We’ve removed our idle timeout detection → closing mechanism for TCP connections. It used to serve as a way to detect not-fully-closed-but-dropped connections. Instead, we have properly setup various socket options w/ the kernel to shutdown connections in CLOSE_WAIT
or FIN_WAIT
states.
For the vast majority of our users, this will be a positive change: long-lived connections won’t be closed anymore when there’s no read/write activity happening on them. This is particularly useful for database connections that go through our proxy, but also for websockets and long-polling requests.
The change has been rolled out Today at around 12PM UTC.
We’ve already noticed some apps reaching edge concurrency limits. That limit is presently set at 2048 concurrent connections per edge per app. We have hundreds of edges, so unless there’s a large spike in traffic for your app in a single region, this shouldn’t be a problem. However, some apps do not properly close their connections leading to an accumulation up the chain when connections map 1-to-1 (e.g. if your app is setup to use “connections”-type concurrency).
We’re adding new log messages coming from our proxy to let you know when we’re shedding load for your app, for example:
Dropped a connection destined for tcp/443 due to a full backlog for your app.

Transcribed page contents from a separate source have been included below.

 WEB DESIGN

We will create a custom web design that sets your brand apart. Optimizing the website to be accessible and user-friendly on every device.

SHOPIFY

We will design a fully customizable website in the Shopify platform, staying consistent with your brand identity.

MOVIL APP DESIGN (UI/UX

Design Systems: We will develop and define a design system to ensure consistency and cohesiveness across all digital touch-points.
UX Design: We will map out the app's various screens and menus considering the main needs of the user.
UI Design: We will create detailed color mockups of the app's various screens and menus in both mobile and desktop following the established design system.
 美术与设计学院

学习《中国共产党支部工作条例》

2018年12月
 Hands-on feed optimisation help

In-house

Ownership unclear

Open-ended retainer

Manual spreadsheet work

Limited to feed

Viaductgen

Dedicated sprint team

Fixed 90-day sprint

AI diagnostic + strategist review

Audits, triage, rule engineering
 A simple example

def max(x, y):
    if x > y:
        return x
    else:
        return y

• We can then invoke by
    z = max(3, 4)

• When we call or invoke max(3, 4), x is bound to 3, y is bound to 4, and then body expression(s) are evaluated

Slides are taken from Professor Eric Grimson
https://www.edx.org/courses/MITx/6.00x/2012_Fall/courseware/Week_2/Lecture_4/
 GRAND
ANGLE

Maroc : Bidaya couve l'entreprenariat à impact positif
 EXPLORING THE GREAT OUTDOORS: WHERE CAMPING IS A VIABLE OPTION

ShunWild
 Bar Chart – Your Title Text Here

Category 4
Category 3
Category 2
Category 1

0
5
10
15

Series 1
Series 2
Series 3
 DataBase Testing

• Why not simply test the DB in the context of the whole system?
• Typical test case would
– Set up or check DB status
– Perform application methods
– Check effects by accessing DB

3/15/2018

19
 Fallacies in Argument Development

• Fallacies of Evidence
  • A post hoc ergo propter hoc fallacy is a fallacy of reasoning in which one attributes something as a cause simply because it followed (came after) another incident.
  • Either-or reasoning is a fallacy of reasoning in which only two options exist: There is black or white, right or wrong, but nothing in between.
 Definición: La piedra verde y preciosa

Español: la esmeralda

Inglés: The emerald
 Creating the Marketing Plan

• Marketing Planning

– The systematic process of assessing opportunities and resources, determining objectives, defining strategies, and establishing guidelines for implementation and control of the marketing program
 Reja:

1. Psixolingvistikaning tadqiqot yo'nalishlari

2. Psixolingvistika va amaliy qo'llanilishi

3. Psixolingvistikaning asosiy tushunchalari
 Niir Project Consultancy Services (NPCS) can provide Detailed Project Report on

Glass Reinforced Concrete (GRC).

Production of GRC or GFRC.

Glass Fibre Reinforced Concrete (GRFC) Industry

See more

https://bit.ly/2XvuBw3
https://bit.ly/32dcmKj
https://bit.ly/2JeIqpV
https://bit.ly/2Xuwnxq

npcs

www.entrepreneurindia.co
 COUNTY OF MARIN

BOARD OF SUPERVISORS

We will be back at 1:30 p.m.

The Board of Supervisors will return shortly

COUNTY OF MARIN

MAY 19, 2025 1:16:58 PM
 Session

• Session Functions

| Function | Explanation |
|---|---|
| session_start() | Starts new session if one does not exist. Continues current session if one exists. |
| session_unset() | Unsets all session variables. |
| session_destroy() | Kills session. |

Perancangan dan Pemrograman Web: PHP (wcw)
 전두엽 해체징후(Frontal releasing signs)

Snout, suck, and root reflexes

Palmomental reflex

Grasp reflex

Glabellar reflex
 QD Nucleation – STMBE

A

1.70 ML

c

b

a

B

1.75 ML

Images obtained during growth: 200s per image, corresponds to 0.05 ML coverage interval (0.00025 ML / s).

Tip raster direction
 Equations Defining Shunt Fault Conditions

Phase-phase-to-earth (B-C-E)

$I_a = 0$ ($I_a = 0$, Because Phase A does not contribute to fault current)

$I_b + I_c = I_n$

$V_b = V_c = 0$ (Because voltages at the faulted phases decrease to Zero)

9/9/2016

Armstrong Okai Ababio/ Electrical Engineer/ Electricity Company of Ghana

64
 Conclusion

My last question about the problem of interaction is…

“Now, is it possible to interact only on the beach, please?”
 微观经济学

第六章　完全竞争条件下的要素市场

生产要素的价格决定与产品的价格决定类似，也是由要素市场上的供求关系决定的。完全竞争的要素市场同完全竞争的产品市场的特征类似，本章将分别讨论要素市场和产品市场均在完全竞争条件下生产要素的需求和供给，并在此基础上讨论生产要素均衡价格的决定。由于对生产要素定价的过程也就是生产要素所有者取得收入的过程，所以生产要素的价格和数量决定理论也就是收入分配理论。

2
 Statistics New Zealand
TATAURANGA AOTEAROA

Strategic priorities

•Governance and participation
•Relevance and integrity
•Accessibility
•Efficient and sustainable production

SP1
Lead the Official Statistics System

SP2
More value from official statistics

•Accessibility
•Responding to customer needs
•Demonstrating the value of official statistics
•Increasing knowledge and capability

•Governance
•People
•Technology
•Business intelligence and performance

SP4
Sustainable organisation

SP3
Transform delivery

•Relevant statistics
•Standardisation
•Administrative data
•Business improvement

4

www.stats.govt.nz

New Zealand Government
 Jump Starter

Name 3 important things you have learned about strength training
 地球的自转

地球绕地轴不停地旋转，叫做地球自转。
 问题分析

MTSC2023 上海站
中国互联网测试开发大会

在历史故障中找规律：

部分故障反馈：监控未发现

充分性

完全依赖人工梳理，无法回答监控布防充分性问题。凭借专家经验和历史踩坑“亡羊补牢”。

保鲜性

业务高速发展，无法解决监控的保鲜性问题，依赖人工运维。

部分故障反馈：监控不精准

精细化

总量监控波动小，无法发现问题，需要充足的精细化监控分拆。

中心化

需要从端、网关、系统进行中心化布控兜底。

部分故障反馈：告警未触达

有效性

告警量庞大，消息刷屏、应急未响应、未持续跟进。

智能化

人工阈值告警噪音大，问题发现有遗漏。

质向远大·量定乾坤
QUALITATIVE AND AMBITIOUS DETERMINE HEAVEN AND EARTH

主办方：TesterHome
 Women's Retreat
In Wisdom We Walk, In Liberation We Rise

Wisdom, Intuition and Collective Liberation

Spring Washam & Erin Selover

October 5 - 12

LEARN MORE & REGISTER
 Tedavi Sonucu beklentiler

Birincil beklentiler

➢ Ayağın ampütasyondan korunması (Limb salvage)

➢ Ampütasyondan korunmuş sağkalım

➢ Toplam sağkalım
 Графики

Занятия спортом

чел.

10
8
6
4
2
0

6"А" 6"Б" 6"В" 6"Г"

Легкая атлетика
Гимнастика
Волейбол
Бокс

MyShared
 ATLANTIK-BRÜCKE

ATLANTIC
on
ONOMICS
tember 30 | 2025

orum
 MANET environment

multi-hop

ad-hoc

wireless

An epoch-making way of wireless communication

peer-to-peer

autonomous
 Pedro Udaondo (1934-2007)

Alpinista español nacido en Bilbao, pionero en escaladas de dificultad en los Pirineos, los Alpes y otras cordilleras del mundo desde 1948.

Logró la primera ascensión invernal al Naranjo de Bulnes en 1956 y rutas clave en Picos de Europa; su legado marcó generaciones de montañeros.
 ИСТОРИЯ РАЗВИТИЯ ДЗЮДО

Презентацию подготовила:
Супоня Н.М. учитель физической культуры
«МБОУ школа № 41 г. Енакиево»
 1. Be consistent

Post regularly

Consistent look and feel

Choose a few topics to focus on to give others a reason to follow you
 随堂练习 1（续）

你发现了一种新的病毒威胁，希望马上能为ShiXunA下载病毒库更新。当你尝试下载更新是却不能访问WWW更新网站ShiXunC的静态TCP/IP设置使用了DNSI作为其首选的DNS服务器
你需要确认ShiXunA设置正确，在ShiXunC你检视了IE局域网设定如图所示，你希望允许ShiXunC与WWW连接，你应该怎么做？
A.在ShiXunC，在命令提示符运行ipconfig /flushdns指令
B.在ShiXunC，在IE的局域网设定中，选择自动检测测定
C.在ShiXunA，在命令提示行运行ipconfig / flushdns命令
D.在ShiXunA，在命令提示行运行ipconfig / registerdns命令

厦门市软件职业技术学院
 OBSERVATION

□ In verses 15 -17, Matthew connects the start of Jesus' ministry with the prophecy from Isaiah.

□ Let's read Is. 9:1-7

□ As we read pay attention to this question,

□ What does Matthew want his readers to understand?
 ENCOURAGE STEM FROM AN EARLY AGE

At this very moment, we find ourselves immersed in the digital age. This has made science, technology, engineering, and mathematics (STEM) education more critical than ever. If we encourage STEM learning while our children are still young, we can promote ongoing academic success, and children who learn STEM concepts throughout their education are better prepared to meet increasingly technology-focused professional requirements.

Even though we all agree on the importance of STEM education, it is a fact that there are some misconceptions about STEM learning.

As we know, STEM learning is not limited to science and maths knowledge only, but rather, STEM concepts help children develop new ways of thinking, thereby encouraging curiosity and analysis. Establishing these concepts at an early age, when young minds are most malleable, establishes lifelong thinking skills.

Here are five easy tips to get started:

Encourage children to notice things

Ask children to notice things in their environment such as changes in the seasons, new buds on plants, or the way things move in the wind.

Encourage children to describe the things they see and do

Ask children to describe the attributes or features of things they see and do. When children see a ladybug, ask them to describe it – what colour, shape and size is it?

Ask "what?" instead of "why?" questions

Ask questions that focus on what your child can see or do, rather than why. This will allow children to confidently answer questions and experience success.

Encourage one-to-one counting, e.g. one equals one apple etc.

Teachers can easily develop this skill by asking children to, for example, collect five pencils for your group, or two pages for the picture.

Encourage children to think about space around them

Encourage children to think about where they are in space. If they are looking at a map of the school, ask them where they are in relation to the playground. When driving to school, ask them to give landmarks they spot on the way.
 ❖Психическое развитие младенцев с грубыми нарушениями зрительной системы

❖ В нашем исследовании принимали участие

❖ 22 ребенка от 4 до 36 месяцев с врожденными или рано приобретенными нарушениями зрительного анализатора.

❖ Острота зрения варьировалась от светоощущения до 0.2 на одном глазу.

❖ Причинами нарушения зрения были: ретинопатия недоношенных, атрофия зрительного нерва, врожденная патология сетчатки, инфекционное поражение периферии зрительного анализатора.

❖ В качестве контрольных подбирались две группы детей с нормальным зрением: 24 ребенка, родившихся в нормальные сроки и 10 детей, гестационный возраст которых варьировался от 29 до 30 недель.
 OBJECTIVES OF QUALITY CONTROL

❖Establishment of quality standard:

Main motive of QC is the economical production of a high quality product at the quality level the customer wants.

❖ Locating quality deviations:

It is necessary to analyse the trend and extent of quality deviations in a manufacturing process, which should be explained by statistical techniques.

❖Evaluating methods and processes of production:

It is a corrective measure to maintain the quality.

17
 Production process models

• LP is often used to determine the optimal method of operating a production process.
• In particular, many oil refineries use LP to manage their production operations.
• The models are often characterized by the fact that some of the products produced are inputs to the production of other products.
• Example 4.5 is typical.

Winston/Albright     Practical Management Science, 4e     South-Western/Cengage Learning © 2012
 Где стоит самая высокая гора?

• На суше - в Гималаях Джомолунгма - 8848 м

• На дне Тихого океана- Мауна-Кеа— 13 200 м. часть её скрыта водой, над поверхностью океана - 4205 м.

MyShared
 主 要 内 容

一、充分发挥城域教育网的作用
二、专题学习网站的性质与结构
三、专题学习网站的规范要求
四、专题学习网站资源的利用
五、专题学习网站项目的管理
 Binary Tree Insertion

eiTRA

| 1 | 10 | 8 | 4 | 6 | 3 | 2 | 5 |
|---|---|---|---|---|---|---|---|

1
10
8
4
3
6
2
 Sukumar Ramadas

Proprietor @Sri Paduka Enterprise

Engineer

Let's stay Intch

We’ll only notify again every power of 10 (hint: check if your app is closing connections properly when it’s done with them)
Note: Rate limiting can also trigger connections to be dropped at the edge.
Both connection drops and rate limitations can be observed via the following metrics:
fly_edge_tcp_connections_drop_count
fly_edge_tcp_rate_limited_count
The fly_edge_tcp_rate_limited_count
includes a “type” label representing which can take a value of either tls
or connections
.
If you are closing your connections properly, still getting connections dropped and that traffic is legit, then we can certainly change the limits for your app!